Create output folder inside java project
1. command to compile WordCount.java file
```
javac --release 8 -cp "lib/*" -d output/WordCount "src/WordCount.java"
```
2. command to create a jar file for the WordCount program
```
jar -cvf src/WordCount.jar -C output/WordCount .
```
command to run hadoop jar
```
hadoop jar C:\\Users\\labuser\\Desktop\\MCA54\\WordCountApp\\src\\WordCount.jar WordCount /mca54/sample-data.txt /mca54/output/WordCount
```
"C:\\Users\\labuser\\Desktop\\MCA54\\WordCountApp\\src\\WordCount.jar" is the path of the jar file present in the local system

"/mca54/sample-data.txt" is the path of the input files present on the hadoop server.

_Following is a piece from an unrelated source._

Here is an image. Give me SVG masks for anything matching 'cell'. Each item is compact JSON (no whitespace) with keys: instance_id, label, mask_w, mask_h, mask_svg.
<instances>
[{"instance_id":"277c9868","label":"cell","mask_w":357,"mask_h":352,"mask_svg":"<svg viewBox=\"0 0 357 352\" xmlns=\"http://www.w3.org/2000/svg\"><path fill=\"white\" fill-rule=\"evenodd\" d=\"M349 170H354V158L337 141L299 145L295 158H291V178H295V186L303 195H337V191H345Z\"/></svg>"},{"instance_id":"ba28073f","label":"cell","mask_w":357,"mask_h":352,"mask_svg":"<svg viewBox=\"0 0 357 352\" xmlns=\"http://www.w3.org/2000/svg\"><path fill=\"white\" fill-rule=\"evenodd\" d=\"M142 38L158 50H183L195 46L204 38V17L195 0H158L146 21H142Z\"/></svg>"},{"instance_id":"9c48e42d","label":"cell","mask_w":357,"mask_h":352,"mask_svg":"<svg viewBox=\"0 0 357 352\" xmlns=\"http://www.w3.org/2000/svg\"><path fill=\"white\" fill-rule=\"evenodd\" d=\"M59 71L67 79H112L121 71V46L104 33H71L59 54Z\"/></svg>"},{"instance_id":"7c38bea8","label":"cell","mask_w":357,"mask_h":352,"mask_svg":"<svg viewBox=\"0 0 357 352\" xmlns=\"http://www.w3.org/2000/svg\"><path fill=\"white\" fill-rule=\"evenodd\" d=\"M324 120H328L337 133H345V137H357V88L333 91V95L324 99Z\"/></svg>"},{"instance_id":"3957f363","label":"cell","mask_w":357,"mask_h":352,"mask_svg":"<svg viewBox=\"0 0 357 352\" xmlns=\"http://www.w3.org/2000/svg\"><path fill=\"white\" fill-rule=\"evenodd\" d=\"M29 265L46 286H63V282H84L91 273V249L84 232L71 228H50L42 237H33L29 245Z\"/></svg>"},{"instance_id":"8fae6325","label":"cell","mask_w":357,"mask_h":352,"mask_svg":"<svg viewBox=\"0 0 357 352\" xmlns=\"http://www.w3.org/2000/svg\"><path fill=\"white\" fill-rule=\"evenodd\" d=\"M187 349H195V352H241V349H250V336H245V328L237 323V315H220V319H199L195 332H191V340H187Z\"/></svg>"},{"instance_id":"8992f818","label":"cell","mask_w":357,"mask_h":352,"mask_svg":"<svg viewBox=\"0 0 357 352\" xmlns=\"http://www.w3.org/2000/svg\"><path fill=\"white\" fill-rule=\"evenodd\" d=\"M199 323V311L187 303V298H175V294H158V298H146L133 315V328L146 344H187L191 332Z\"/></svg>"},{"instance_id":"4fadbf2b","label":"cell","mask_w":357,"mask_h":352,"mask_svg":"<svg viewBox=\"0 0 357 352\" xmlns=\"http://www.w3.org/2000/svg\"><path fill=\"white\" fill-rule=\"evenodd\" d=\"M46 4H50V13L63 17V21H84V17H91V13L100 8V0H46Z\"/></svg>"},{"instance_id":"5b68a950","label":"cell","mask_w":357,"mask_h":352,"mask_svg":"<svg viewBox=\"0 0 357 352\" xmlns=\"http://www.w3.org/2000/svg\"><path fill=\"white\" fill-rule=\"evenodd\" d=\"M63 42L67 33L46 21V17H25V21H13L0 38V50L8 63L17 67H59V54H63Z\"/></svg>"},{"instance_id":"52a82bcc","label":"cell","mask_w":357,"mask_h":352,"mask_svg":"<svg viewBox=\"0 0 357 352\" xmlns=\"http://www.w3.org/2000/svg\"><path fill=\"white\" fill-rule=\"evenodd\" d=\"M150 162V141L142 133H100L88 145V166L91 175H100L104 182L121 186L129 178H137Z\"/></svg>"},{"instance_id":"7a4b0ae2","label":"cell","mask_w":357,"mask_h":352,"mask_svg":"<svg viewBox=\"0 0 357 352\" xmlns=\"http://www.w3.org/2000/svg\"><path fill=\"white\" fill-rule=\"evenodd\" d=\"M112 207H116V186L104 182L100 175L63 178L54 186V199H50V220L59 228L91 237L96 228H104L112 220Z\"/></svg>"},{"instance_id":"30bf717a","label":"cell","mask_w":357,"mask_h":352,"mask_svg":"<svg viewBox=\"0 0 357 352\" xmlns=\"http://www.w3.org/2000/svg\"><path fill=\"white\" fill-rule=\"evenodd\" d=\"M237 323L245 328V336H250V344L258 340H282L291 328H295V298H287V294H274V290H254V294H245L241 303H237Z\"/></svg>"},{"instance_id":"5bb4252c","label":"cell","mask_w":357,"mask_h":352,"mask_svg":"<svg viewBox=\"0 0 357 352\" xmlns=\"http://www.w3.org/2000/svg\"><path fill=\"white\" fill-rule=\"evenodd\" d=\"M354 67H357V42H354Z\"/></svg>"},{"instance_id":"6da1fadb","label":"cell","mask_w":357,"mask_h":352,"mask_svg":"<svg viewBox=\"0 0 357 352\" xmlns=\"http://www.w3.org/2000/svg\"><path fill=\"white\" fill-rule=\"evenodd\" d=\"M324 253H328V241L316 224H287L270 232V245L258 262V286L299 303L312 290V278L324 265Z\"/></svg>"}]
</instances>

"/mca54/output" is the path of the output folder where i wish to upload all the output files on the hadoop server.
Output (Without Combiner):
Output (With Combiner):

command to run hadoop jar for mutiple input files

Create the directory
```
hdfs dfs -mkdir /mca54/sample-files
```

Move the file from local to hdfs

hdfs dfs -copyFromLocal C:\\Users\\labuser\\Desktop\\MCA54\\WordCountApp\\assets\\sample-files\\input-file-1.txt /mca54/sample-files

hdfs dfs -copyFromLocal C:\\Users\\labuser\\Desktop\\MCA54\\WordCountApp\\assets\\sample-files\\input-file-2.txt /mca54/sample-files

hdfs dfs -copyFromLocal C:\\Users\\labuser\\Desktop\\MCA54\\WordCountApp\\assets\\sample-files\\input-file-3.txt /mca54/sample-files

running hadoop jar.
```
hadoop jar C:\\Users\\labuser\\Desktop\\MCA54\\WordCountApp\\src\\WordCount.jar WordCount /mca54/sample-files /mca54/output/multipleFilesOutput
```
"C:\\Users\\labuser\\Desktop\\MCA54\\WordCountApp\\src\\WordCount.jar" is the path of the jar file present in the local system

"/mca54/sample-files" is the path of the input files present on the hadoop server directory.

"/mca54/output" is the path of the output folder where i wish to upload all the output files on the hadoop server.